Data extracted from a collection

----------

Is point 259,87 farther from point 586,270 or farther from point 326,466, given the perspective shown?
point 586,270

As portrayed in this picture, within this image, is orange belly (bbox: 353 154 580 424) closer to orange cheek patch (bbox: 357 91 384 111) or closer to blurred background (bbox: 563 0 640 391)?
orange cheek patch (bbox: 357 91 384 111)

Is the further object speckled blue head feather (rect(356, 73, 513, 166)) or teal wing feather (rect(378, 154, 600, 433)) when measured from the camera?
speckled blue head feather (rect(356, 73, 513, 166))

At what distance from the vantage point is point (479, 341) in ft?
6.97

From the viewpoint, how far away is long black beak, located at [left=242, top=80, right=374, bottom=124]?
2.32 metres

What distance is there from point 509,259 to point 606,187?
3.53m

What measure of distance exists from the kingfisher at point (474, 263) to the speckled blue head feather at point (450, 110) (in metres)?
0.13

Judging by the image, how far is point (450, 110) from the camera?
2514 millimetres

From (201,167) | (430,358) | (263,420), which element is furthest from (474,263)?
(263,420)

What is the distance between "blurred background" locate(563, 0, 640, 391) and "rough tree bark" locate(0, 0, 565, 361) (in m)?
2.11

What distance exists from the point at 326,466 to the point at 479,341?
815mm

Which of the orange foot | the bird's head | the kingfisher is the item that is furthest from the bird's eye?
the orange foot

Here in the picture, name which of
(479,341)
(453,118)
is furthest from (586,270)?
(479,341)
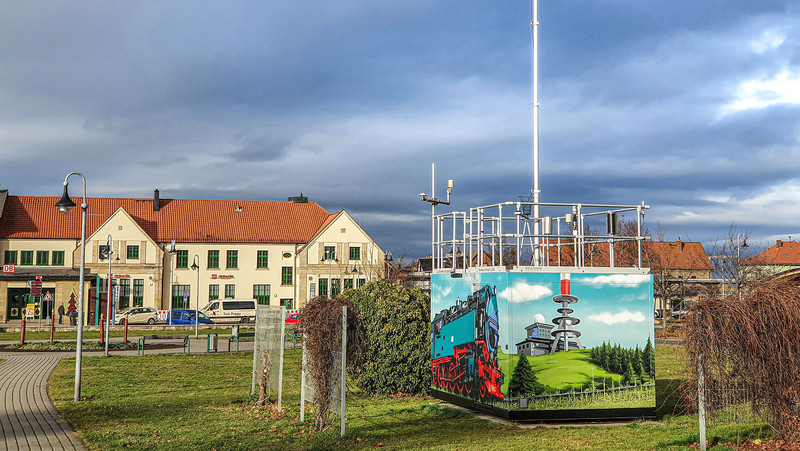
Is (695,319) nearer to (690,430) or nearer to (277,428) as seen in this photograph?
(690,430)

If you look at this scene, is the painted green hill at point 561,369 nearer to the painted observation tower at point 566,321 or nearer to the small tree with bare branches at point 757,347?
the painted observation tower at point 566,321

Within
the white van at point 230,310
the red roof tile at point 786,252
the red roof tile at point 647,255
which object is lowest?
the white van at point 230,310

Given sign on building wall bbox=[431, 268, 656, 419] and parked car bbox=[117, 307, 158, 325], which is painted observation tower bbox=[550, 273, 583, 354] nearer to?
sign on building wall bbox=[431, 268, 656, 419]

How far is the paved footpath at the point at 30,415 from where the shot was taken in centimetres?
1189

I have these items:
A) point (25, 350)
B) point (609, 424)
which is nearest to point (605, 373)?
point (609, 424)

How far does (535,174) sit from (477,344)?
4359 millimetres

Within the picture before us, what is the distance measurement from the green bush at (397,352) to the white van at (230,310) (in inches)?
1670

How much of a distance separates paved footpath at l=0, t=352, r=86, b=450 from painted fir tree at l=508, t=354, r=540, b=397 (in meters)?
7.38

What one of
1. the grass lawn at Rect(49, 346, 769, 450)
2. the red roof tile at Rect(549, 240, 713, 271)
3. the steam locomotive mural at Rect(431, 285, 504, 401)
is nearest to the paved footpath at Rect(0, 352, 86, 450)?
the grass lawn at Rect(49, 346, 769, 450)

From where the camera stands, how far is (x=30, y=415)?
1478cm

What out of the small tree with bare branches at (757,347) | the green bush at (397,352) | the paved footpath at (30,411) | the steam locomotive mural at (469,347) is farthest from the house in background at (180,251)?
the small tree with bare branches at (757,347)

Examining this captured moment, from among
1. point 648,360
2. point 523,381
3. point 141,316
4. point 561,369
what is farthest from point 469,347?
point 141,316

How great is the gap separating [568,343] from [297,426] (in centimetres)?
525

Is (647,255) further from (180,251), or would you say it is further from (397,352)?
(180,251)
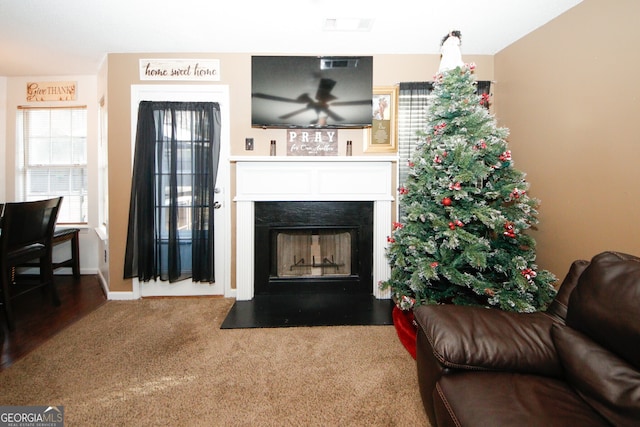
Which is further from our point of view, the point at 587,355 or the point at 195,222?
the point at 195,222

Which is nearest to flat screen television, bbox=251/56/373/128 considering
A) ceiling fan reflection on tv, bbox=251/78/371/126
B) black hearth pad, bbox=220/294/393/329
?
ceiling fan reflection on tv, bbox=251/78/371/126

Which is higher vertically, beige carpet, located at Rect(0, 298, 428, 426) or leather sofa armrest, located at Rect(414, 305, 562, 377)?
leather sofa armrest, located at Rect(414, 305, 562, 377)

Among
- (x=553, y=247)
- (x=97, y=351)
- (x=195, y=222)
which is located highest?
(x=195, y=222)

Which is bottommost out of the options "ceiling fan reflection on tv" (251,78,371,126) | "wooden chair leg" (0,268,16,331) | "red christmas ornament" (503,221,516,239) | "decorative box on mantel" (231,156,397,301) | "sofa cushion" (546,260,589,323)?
"wooden chair leg" (0,268,16,331)

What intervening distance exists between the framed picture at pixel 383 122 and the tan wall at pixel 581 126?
43.5 inches

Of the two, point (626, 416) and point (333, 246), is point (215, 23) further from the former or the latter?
point (626, 416)

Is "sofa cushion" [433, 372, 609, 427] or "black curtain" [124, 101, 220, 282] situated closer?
"sofa cushion" [433, 372, 609, 427]

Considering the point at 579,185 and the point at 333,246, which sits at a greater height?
the point at 579,185

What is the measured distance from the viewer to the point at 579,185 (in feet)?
6.48

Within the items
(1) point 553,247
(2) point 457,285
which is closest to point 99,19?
(2) point 457,285

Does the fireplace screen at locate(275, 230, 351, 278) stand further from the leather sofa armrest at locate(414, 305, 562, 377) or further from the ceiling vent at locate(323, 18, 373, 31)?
the ceiling vent at locate(323, 18, 373, 31)

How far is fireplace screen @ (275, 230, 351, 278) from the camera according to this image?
9.52ft

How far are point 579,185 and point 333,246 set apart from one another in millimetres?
2087

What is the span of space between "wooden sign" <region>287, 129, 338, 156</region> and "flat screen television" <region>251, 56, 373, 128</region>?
0.11 meters
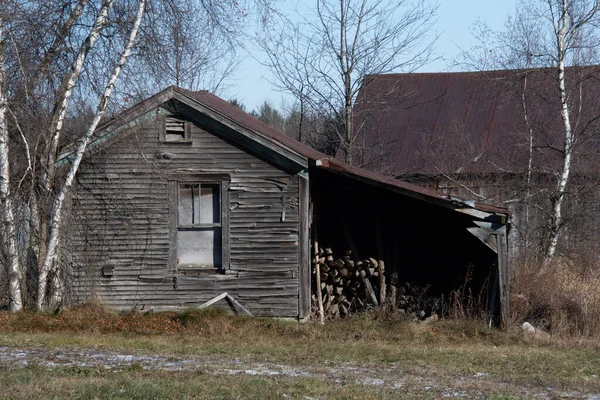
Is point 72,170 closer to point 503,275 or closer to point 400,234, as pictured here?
point 400,234

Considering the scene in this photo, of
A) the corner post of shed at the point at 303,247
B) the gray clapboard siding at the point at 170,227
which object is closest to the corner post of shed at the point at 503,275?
the corner post of shed at the point at 303,247

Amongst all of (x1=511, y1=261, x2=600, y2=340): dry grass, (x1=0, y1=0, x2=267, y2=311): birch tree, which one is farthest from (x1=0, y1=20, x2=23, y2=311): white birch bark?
(x1=511, y1=261, x2=600, y2=340): dry grass

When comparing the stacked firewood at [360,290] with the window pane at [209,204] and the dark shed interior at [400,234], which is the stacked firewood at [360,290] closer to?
the dark shed interior at [400,234]

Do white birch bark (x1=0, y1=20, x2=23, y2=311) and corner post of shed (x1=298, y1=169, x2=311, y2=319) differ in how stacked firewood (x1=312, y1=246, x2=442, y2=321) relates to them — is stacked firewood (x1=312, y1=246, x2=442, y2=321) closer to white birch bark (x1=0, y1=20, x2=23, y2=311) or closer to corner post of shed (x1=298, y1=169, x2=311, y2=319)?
corner post of shed (x1=298, y1=169, x2=311, y2=319)

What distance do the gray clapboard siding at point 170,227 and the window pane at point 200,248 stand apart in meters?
0.20

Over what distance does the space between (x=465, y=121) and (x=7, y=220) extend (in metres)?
15.7

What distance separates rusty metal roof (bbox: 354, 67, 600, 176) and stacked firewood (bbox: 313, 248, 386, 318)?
6.27 meters

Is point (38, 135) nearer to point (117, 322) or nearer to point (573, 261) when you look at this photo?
point (117, 322)

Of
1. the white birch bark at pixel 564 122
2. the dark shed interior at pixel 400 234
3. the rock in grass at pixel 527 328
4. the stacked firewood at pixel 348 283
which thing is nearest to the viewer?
the rock in grass at pixel 527 328

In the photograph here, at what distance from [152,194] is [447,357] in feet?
19.6

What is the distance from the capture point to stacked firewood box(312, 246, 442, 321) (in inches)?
580

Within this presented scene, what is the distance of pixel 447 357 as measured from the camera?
1055 centimetres

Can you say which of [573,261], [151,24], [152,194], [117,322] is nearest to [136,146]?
[152,194]

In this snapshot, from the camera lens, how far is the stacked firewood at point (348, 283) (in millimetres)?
14867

----------

(Written exercise) Return every line of the records exactly as given, pictures excluded.

(The answer)
Is point 259,87 farther from point 586,270 or farther from point 326,466, given the perspective shown?
point 586,270

As portrayed in this picture, within this image, is orange belly (bbox: 353 154 580 424) closer to orange cheek patch (bbox: 357 91 384 111) or closer to blurred background (bbox: 563 0 640 391)?
orange cheek patch (bbox: 357 91 384 111)

Is the further object speckled blue head feather (rect(356, 73, 513, 166)) or teal wing feather (rect(378, 154, 600, 433)) when measured from the camera?
speckled blue head feather (rect(356, 73, 513, 166))

At what distance from the vantage point is point (479, 341) in ft?
6.97

From the viewpoint, how far away is long black beak, located at [left=242, top=80, right=374, bottom=124]?
2.32 metres

What distance is there from point 509,259 to point 606,187?
3.53m

What measure of distance exists from the kingfisher at point (474, 263) to the speckled blue head feather at point (450, 110) (in metres)?
0.13

Judging by the image, how far is point (450, 110) from the camera?
2514 millimetres

From (201,167) | (430,358) | (263,420), which element is furthest from (474,263)?
(263,420)

What is the distance between "blurred background" locate(563, 0, 640, 391) and "rough tree bark" locate(0, 0, 565, 361) (in m)?
2.11

What distance exists from the point at 326,466 to the point at 479,341?
815mm

Which of the orange foot | the bird's head | the kingfisher is the item that is furthest from the bird's eye?
the orange foot

Here in the picture, name which of
(479,341)
(453,118)
is furthest from (586,270)?
(479,341)
Is (695,319) nearer to (690,430) or nearer to (277,428) as seen in this photograph?
(690,430)

If you look at this scene, is the painted green hill at point 561,369 nearer to the painted observation tower at point 566,321 or nearer to the small tree with bare branches at point 757,347?
the painted observation tower at point 566,321

Within
the white van at point 230,310
the red roof tile at point 786,252
the red roof tile at point 647,255
which object is lowest?
the white van at point 230,310

Given sign on building wall bbox=[431, 268, 656, 419] and parked car bbox=[117, 307, 158, 325], which is painted observation tower bbox=[550, 273, 583, 354] nearer to?
sign on building wall bbox=[431, 268, 656, 419]

How far is the paved footpath at the point at 30,415 from where the shot was taken in centimetres?
1189

I have these items:
A) point (25, 350)
B) point (609, 424)
which is nearest to point (605, 373)?
point (609, 424)

How far does (535,174) sit from (477,344)?
4359 millimetres

Within the picture before us, what is the distance measurement from the green bush at (397,352) to the white van at (230,310) (in inches)?
1670

How much of a distance separates paved footpath at l=0, t=352, r=86, b=450 from painted fir tree at l=508, t=354, r=540, b=397 (in meters)?
7.38

What one of
1. the grass lawn at Rect(49, 346, 769, 450)
2. the red roof tile at Rect(549, 240, 713, 271)
3. the steam locomotive mural at Rect(431, 285, 504, 401)
is nearest to the paved footpath at Rect(0, 352, 86, 450)?
the grass lawn at Rect(49, 346, 769, 450)

From where the camera stands, how far is (x=30, y=415)?
1478cm

What out of the small tree with bare branches at (757,347) | the green bush at (397,352) | the paved footpath at (30,411) | the steam locomotive mural at (469,347) is farthest from the house in background at (180,251)?
the small tree with bare branches at (757,347)

Examining this captured moment, from among
1. point 648,360
2. point 523,381
3. point 141,316
4. point 561,369
what is farthest from point 469,347?
point 141,316

How great is the gap separating [568,343] from [297,426] (in centimetres)?
525

Is (647,255) further from (180,251), or would you say it is further from (397,352)?
(180,251)
Which is further from our point of view, the point at 587,355 or the point at 195,222?
the point at 195,222

Which is nearest to flat screen television, bbox=251/56/373/128 considering
A) ceiling fan reflection on tv, bbox=251/78/371/126
B) black hearth pad, bbox=220/294/393/329
?
ceiling fan reflection on tv, bbox=251/78/371/126

Which is higher vertically, beige carpet, located at Rect(0, 298, 428, 426) or leather sofa armrest, located at Rect(414, 305, 562, 377)?
leather sofa armrest, located at Rect(414, 305, 562, 377)

Among
- (x=553, y=247)
- (x=97, y=351)
- (x=195, y=222)
which is located highest?
(x=195, y=222)

Which is bottommost out of the options "ceiling fan reflection on tv" (251,78,371,126) | "wooden chair leg" (0,268,16,331) | "red christmas ornament" (503,221,516,239) | "decorative box on mantel" (231,156,397,301) | "sofa cushion" (546,260,589,323)?
"wooden chair leg" (0,268,16,331)

What intervening distance exists between the framed picture at pixel 383 122 and the tan wall at pixel 581 126?
43.5 inches

Of the two, point (626, 416) and point (333, 246), is point (215, 23) further from the former or the latter?
point (626, 416)

Is "sofa cushion" [433, 372, 609, 427] or "black curtain" [124, 101, 220, 282] situated closer?
"sofa cushion" [433, 372, 609, 427]

Considering the point at 579,185 and the point at 333,246, which sits at a greater height?
the point at 579,185

What is the measured distance from the viewer to the point at 579,185 (in feet)?
6.48

Within the items
(1) point 553,247
(2) point 457,285
which is closest to point 99,19?
(2) point 457,285

Does the fireplace screen at locate(275, 230, 351, 278) stand further from the leather sofa armrest at locate(414, 305, 562, 377) or further from the ceiling vent at locate(323, 18, 373, 31)?
the ceiling vent at locate(323, 18, 373, 31)

How far is fireplace screen @ (275, 230, 351, 278) from the camera according to this image?
9.52ft

How far are point 579,185 and point 333,246 set apart from one another in millimetres?
2087

What is the span of space between "wooden sign" <region>287, 129, 338, 156</region> and "flat screen television" <region>251, 56, 373, 128</region>?
0.11 meters
Is point 72,170 closer to point 503,275 or closer to point 400,234, as pictured here?
point 400,234

Considering the scene in this photo, of
A) the corner post of shed at the point at 303,247
B) the gray clapboard siding at the point at 170,227
which object is closest to the corner post of shed at the point at 503,275?
the corner post of shed at the point at 303,247

Amongst all of (x1=511, y1=261, x2=600, y2=340): dry grass, (x1=0, y1=0, x2=267, y2=311): birch tree, which one is farthest from (x1=0, y1=20, x2=23, y2=311): white birch bark?
(x1=511, y1=261, x2=600, y2=340): dry grass

When comparing the stacked firewood at [360,290] with the window pane at [209,204] and the dark shed interior at [400,234], which is the stacked firewood at [360,290] closer to?
the dark shed interior at [400,234]

Do white birch bark (x1=0, y1=20, x2=23, y2=311) and corner post of shed (x1=298, y1=169, x2=311, y2=319) differ in how stacked firewood (x1=312, y1=246, x2=442, y2=321) relates to them — is stacked firewood (x1=312, y1=246, x2=442, y2=321) closer to white birch bark (x1=0, y1=20, x2=23, y2=311) or closer to corner post of shed (x1=298, y1=169, x2=311, y2=319)?
corner post of shed (x1=298, y1=169, x2=311, y2=319)

What distance do the gray clapboard siding at point 170,227 and the window pane at point 200,248 stand apart in meters?
0.20

Over what distance does the space between (x=465, y=121) and (x=7, y=220) extend (in metres)?
15.7

What distance separates rusty metal roof (bbox: 354, 67, 600, 176) and stacked firewood (bbox: 313, 248, 386, 318)?
6.27 meters

Is point (38, 135) nearer to point (117, 322) or nearer to point (573, 261) when you look at this photo?
point (117, 322)

Of
1. the white birch bark at pixel 564 122
2. the dark shed interior at pixel 400 234
3. the rock in grass at pixel 527 328
4. the stacked firewood at pixel 348 283
which thing is nearest to the viewer?
the rock in grass at pixel 527 328

In the photograph here, at what distance from [152,194] is [447,357] in feet?
19.6

What is the distance from the capture point to stacked firewood box(312, 246, 442, 321) (in inches)?
580

Within this presented scene, what is the distance of pixel 447 357 as measured from the camera?
1055 centimetres

Can you say which of [573,261], [151,24], [152,194], [117,322] is nearest to [136,146]?
[152,194]

In this snapshot, from the camera lens, how far is the stacked firewood at point (348, 283) (in millimetres)?
14867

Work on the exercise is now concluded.